# WHAT YOU ARE ASKED TO DO
Records appear below. Give all of them again, exactly.

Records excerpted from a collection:
"""

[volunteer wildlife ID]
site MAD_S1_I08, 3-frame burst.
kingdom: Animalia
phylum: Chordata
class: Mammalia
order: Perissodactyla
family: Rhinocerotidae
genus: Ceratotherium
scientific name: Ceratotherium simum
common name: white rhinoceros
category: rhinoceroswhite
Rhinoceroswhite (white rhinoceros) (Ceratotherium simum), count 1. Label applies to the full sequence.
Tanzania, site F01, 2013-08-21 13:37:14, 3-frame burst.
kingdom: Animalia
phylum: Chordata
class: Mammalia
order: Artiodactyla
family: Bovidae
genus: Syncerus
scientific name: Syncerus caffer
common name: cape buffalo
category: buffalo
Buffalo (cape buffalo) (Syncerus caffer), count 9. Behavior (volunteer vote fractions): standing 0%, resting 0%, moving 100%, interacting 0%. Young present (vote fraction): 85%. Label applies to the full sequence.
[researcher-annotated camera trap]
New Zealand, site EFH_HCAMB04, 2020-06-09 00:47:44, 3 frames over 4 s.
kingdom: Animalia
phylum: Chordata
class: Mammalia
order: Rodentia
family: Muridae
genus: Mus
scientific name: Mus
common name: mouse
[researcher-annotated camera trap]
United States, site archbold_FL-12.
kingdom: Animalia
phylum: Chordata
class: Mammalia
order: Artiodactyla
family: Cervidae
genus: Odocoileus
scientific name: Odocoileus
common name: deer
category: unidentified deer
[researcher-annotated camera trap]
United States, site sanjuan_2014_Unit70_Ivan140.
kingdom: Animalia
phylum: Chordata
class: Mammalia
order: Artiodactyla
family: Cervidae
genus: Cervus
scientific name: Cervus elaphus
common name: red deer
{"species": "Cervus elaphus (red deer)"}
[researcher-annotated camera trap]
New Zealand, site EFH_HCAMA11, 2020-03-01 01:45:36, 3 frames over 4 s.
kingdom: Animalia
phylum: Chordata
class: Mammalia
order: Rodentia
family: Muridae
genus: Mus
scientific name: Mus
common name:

"""

# YOUR RESPONSE
[volunteer wildlife ID]
site MAD_S1_I08, 3-frame burst.
kingdom: Animalia
phylum: Chordata
class: Mammalia
order: Perissodactyla
family: Rhinocerotidae
genus: Ceratotherium
scientific name: Ceratotherium simum
common name: white rhinoceros
category: rhinoceroswhite
Rhinoceroswhite (white rhinoceros) (Ceratotherium simum), count 1. Label applies to the full sequence.
Tanzania, site F01, 2013-08-21 13:37:14, 3-frame burst.
kingdom: Animalia
phylum: Chordata
class: Mammalia
order: Artiodactyla
family: Bovidae
genus: Syncerus
scientific name: Syncerus caffer
common name: cape buffalo
category: buffalo
Buffalo (cape buffalo) (Syncerus caffer), count 9. Behavior (volunteer vote fractions): standing 0%, resting 0%, moving 100%, interacting 0%. Young present (vote fraction): 85%. Label applies to the full sequence.
[researcher-annotated camera trap]
New Zealand, site EFH_HCAMB04, 2020-06-09 00:47:44, 3 frames over 4 s.
kingdom: Animalia
phylum: Chordata
class: Mammalia
order: Rodentia
family: Muridae
genus: Mus
scientific name: Mus
common name: mouse
[researcher-annotated camera trap]
United States, site archbold_FL-12.
kingdom: Animalia
phylum: Chordata
class: Mammalia
order: Artiodactyla
family: Cervidae
genus: Odocoileus
scientific name: Odocoileus
common name: deer
category: unidentified deer
[researcher-annotated camera trap]
United States, site sanjuan_2014_Unit70_Ivan140.
kingdom: Animalia
phylum: Chordata
class: Mammalia
order: Artiodactyla
family: Cervidae
genus: Cervus
scientific name: Cervus elaphus
common name: red deer
{"species": "Cervus elaphus (red deer)"}
[researcher-annotated camera trap]
New Zealand, site EFH_HCAMA11, 2020-03-01 01:45:36, 3 frames over 4 s.
kingdom: Animalia
phylum: Chordata
class: Mammalia
order: Rodentia
family: Muridae
genus: Mus
scientific name: Mus
common name:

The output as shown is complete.